PROBLEM TO WORK ON:
Print the full passage on Namibia's medium-term fiscal risks word for word.

PASSAGE GIVEN:
The change in domestic debt includes bonds issued for local capital market development.

15. The authorities shared staff’s concern about the risks to medium-term fiscal sustainability in the event of a prolonged economic downturn. Customs and mineral-related taxes, currently accounting for just under half of total receipts, will be impacted directly by slower growth in South Africa and a decline in mineral exports that could continue through mid-2010. SACU revenue is expected to fall by about 2 percent of GDP during 2008/09–2010/11, with further declines likely in the medium term, given the planned transformation of Southern African Development Community (SADC) into a customs union and the planned Economic Partnership Agreement between countries in the region and the EU. The authorities’ medium-term fiscal projection does not appear to have taken these risks sufficiently into consideration. The deficit in the overall balance excluding SACU and mineral revenue is projected to increase from 10.6 percent of GDP in 2007/08 to 19.6 percent in 2008/09, despite a healthy surplus in 2007/08.

uA01fig02

Namibia: Fiscal Balance, with and without SACU and Mineral

Citation: IMF Staff Country Reports 2009, 136; 10.5089/9781451828498.002.A001

Sources: Namibian authorities, and Fund staff estimates and projections.

SUPPLIED INFORMATION:
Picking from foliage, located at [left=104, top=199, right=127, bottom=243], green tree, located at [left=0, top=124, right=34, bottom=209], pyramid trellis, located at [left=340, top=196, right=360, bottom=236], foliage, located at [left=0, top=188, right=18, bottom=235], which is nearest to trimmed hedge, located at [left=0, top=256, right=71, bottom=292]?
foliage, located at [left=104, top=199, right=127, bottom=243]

RESPONSE FOR THIS EXERCISE:
The change in domestic debt includes bonds issued for local capital market development.

15. The authorities shared staff’s concern about the risks to medium-term fiscal sustainability in the event of a prolonged economic downturn. Customs and mineral-related taxes, currently accounting for just under half of total receipts, will be impacted directly by slower growth in South Africa and a decline in mineral exports that could continue through mid-2010. SACU revenue is expected to fall by about 2 percent of GDP during 2008/09–2010/11, with further declines likely in the medium term, given the planned transformation of Southern African Development Community (SADC) into a customs union and the planned Economic Partnership Agreement between countries in the region and the EU. The authorities’ medium-term fiscal projection does not appear to have taken these risks sufficiently into consideration. The deficit in the overall balance excluding SACU and mineral revenue is projected to increase from 10.6 percent of GDP in 2007/08 to 19.6 percent in 2008/09, despite a healthy surplus in 2007/08.

uA01fig02

Namibia: Fiscal Balance, with and without SACU and Mineral

Citation: IMF Staff Country Reports 2009, 136; 10.5089/9781451828498.002.A001

Sources: Namibian authorities, and Fund staff estimates and projections.